→ AIM OF THE TASK:
From the listing below, copy out word for word the part that opens with the line containing "(AFP Photo) An" and closes with the line containing "Image showing pours sugar over donuts", including both of those lines. Leave the pictures out.

→ RECORD EXCERPTS:
┄┄┄┄┄┄┄┄┄┄
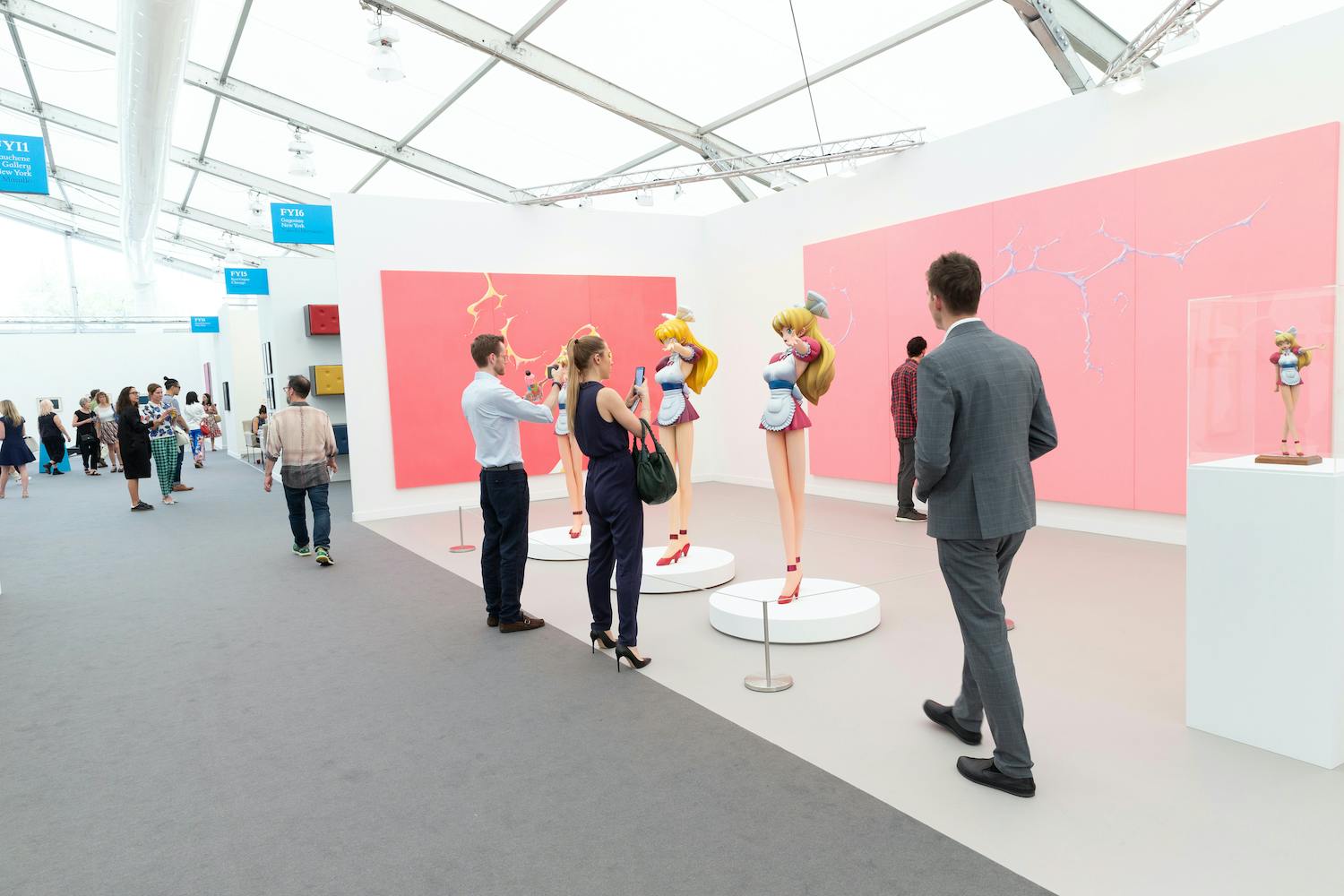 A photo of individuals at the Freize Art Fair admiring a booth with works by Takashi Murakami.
┄┄┄┄┄┄┄┄┄┄
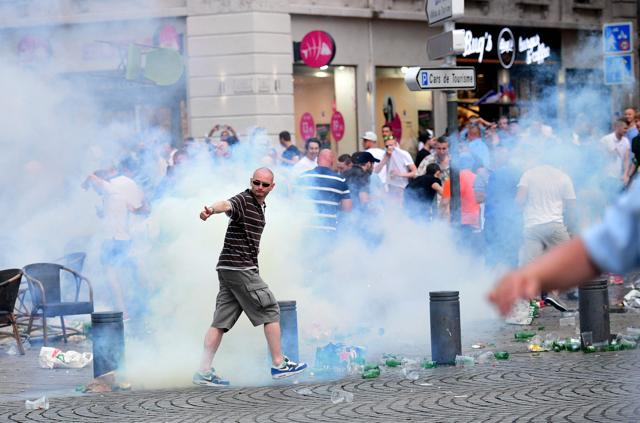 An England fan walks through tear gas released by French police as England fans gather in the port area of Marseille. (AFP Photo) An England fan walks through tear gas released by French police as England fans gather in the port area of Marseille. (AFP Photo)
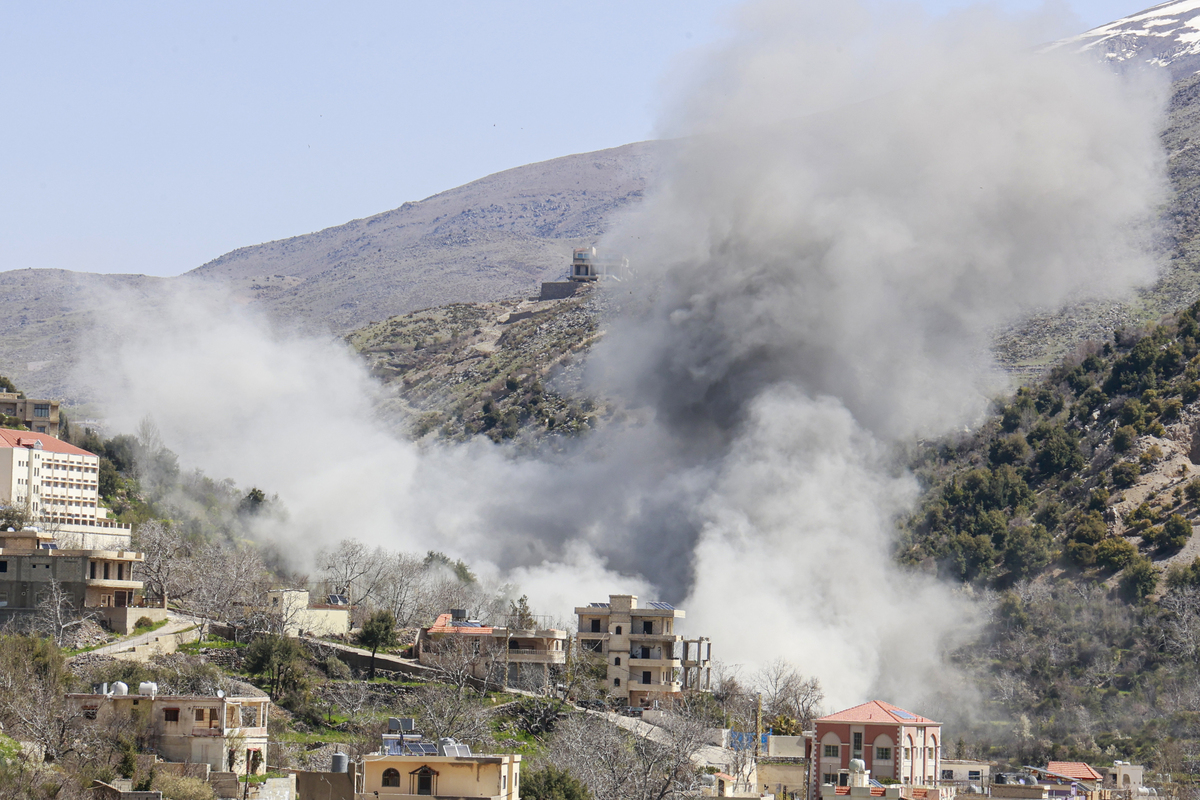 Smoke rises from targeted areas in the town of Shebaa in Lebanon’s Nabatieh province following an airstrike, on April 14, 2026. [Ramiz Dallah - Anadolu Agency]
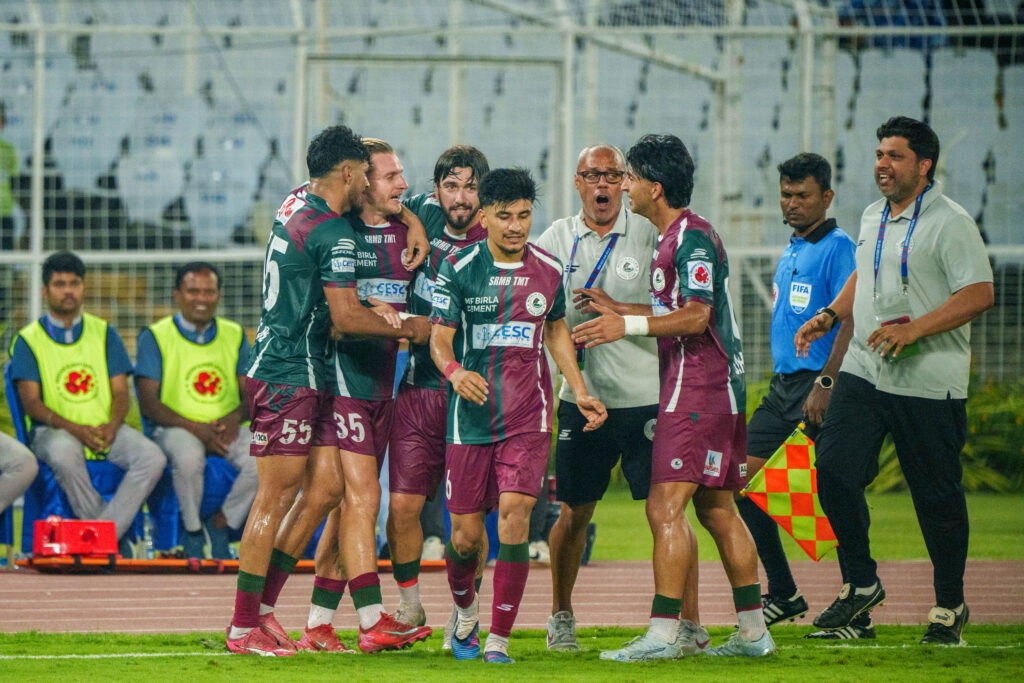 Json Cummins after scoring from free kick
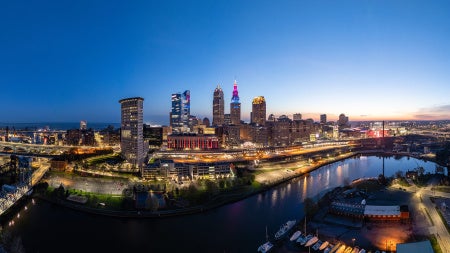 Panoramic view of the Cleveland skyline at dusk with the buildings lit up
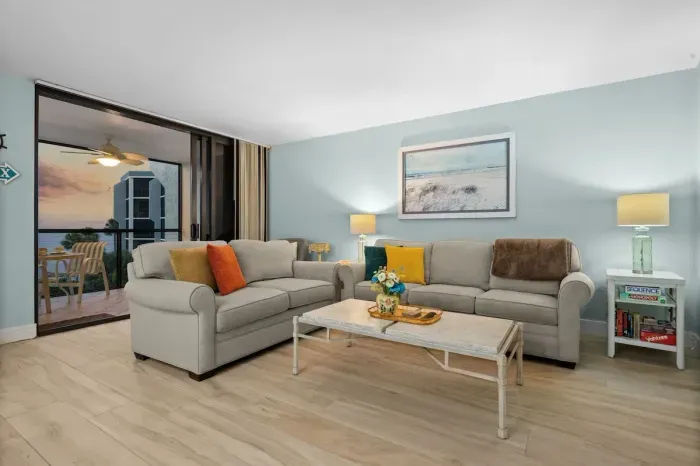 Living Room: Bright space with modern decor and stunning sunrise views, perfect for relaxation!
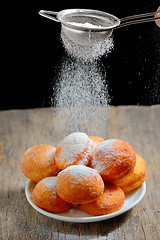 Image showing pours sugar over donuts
┄┄┄┄┄┄┄┄┄┄
→ TASK SOLUTION:
 An England fan walks through tear gas released by French police as England fans gather in the port area of Marseille. (AFP Photo) An England fan walks through tear gas released by French police as England fans gather in the port area of Marseille. (AFP Photo)
 Smoke rises from targeted areas in the town of Shebaa in Lebanon’s Nabatieh province following an airstrike, on April 14, 2026. [Ramiz Dallah - Anadolu Agency]
 Json Cummins after scoring from free kick
 Panoramic view of the Cleveland skyline at dusk with the buildings lit up
 Living Room: Bright space with modern decor and stunning sunrise views, perfect for relaxation!
 Image showing pours sugar over donuts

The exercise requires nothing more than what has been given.